Text under study:
"""

The cost to create the world’s largest gold company: A 17 percent premium for a $10 billion all-shares acquisition that faces some big-time challenges down the line.
Newmont Mining Corp.’s deal for Goldcorp Inc. stands in stark contrast to the recent zero-premium merger between Barrick Gold Corp. and Randgold Resources. The key question: Why? In October, Goldcorp shares fell to their lowest since 2002 after the miner reported lower output and higher costs than expected.
Since then the stock improved only marginally before today. The merged company will have the world’s largest production and reserve base, and the kind of liquidity and diversified assets required to attract institutional investors. At the same time, "Newmont has some difficult times ahead with drastic surgery needed at Goldcorp,” according to John Ing, an analyst at Maison Placements Canada.
"In the short term and medium term, the deal is not good for Newmont," Ing said in an interview with Bloomberg News on Monday.
When the price of both the acquirer and the target fall following an M&A announcement, that is generally a sign investors are not all that happy with the price being paid and/or the prospects for the merged entity. The market’s conclusion therefore is that shareholders are on the hook for the cost of the merger.
When we talk about miners, these mergers of major producers whether the recent announcement of Barrick and Randgold Resources or Newmont and Goldcorp, consolidation after a long decline generally signals we are in the latter stages of the bear market.
The gold mining sector used the decade-long bull market to spend recklessly on new projects in an effort to improve ore grades following a secular bear market in investments in new projects. The decline in prices punctured any hope the aggressive prices paid for properties could be justified and it has resulted in large numbers of projects being cancelled. That removal of supply from the market is a necessary part of any bottoming process.
The VanEck Vectors Gold Miners ETF is trading back above the trend mean but needs to break the more than two-year progression of lower rally highs to signal a return to medium-term demand dominance.

"""

Exercise: Name every gold mining company mentioned in the article on the Newmont and Goldcorp deal above.

Collected material:
"""

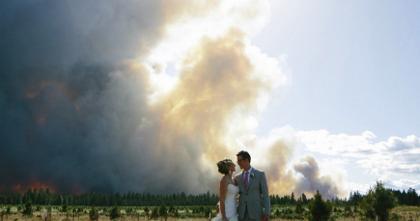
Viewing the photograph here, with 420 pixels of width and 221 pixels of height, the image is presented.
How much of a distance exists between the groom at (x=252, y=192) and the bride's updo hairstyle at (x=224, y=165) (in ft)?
1.00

"""

Response to the exercise: Newmont Mining Corp., Goldcorp Inc., Barrick Gold Corp., Randgold Resources